Orsi, ainda assim, procurou explorar a relação com padrinho político ao propagar as semelhanças entre ambos, como o gosto pela austeridade e a vida rural. Fez questão de aparecer em fotografias durante a campanha em trajes informais, passeando pelo campo e tomando mate, a exemplo do que fazia Mujica. Suas bandeiras são o meio ambiente, o combate à pobreza infantil, a inclusão social e o apoio aos pequenos produtores. Tem como trunfo a redução da desigualdade nos 15 anos de governos da Frente Ampla, quando o índice de pobreza recuou de 40% para 8,8%. Hoje, está em 9,1%.
Já Delgado ganhou projeção na pandemia de covid, quando assumiu papel central na comunicação com a população como secretário da Presidência. Defensor da estratégia de “liberdade responsável”, coordenou um grupo de cientistas responsável por estudar o vírus, levantar dados e divulgar alertas à população. Na campanha, tem prometido um governo de “continuidade”, com foco na estabilidade social, redução de impostos, crescimento econômico e atração de investimentos estrangeiros.
O próximo presidente assumirá o cargo em março com o desafio de manter o diálogo aberto com a oposição, já que nenhum bloco obteve maioria absoluta no Legislativa e no Uruguai, ao contrário do Brasil, não há instrumentos como decretos e medidas provisórias. No Senado, a Frente Ampla conquistou 16 das 30 cadeiras.

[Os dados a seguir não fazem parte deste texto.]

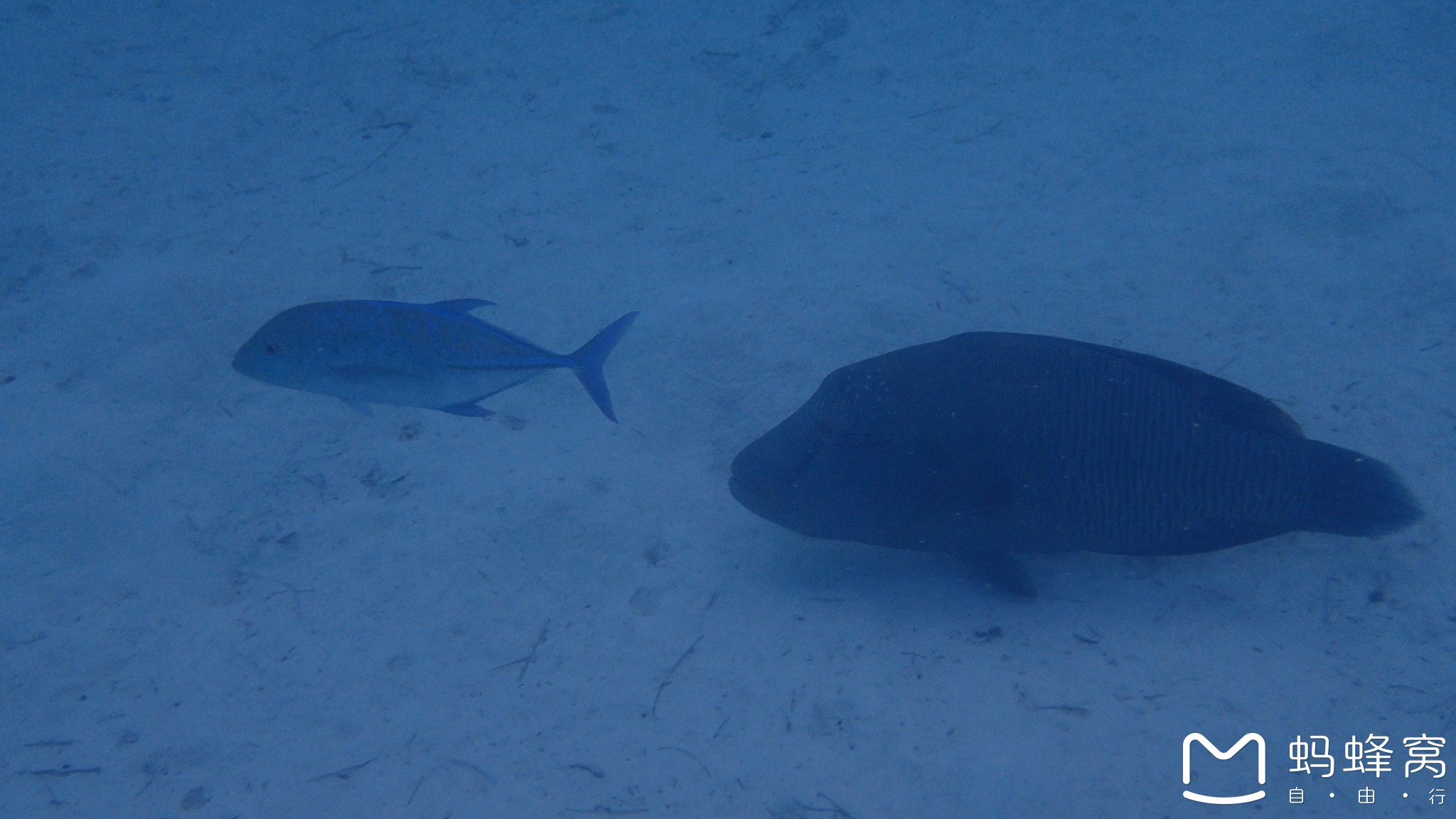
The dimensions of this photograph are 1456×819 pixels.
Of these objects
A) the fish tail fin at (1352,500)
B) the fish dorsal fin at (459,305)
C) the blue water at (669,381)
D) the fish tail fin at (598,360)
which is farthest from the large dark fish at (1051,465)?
the fish dorsal fin at (459,305)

Na Câmara, os frentistas somam 48 deputados, contra 49 da coalizão governista que, além do Nacional, inclui os partidos Colorado, Cabildo Abierto e Independiente. As duas vagas restantes na Câmara são de Gustavo Salle e sua filha, Nicolle Salle, do Identidad Soberana. De perfil radical e com um discurso antissistema, os dois já anteciparam que não vão compor nenhuma coalizão durante a próxima legislatura. Ambos, inclusive, declararam voto nulo no segundo turno presidencial.
Do ponto de vista econômico, as perspectivas parecem favoráveis para o futuro presidente. O governo de Pou cumpriu a promessa de baixar a inflação que beirou os 10% no início da gestão. O índice de preços ao consumidor (IPC) nos últimos 12 meses até setembro ficou em 5,32% e deve encerrar o ano dentro da meta entre 3% e 6%. Porém, a economia uruguaia é altamente dolarizada e pode sofrer alguma pressão da recente alta do dólar em todo mundo desde a eleição de Donald Trump à presidência dos EUA no início do mês.
Após amargar um crescimento de 0,4% no ano passado, por conta da crise cambial da Argentina – além de não receber os turistas argentinos, muitos uruguaios passaram a cruzar a fronteira para fazer compras – e da seca extrema que prejudicou a safra, a economia uruguaia deve encerrar 2024 com uma expansão de 3,2%, segundo projeções do Fundo Monetário Internacional (FMI). As exportações cresceram 13,2% nos nove primeiros meses.